Lines of data:
* Begin *

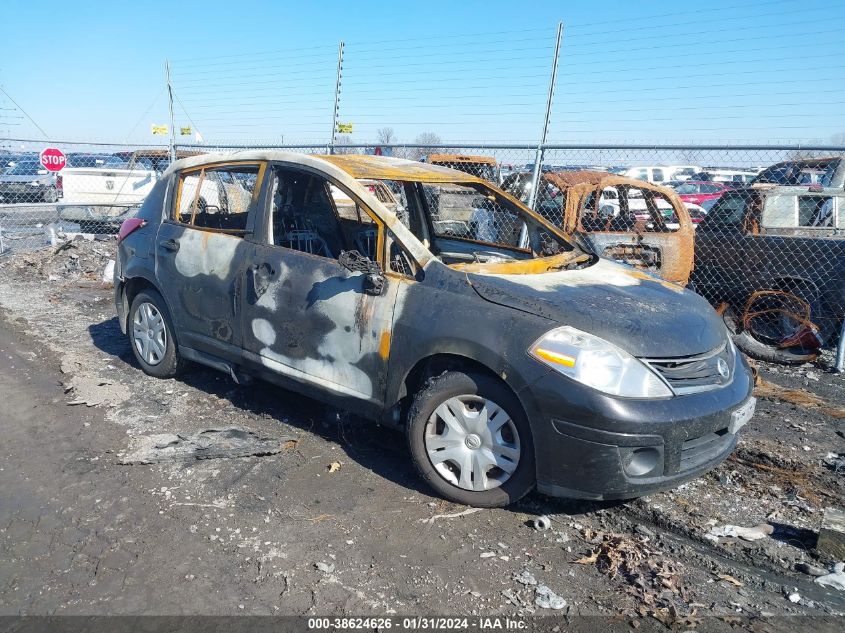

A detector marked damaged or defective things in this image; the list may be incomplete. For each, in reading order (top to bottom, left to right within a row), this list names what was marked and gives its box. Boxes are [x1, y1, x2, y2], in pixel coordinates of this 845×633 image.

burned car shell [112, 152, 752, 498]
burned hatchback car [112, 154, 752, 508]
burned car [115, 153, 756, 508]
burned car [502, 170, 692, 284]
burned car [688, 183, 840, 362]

* End *
* Begin *

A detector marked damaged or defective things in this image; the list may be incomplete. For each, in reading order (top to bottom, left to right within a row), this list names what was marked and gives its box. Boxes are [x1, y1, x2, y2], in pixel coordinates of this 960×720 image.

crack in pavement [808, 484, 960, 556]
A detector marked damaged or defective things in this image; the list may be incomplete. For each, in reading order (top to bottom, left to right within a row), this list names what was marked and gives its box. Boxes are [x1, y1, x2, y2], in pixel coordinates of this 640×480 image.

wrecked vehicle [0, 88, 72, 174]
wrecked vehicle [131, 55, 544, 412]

* End *

# [REQUIRED WORK]
Return verbatim the lines of the data above, starting at the line that contains "this 640×480 image." and ending at the line that contains "wrecked vehicle [131, 55, 544, 412]".

# [TASK ANSWER]
A detector marked damaged or defective things in this image; the list may be incomplete. For each, in reading order (top to bottom, left to right within a row), this list names what was marked and gives its box. Boxes are [x1, y1, x2, y2], in pixel coordinates of this 640×480 image.

wrecked vehicle [0, 88, 72, 174]
wrecked vehicle [131, 55, 544, 412]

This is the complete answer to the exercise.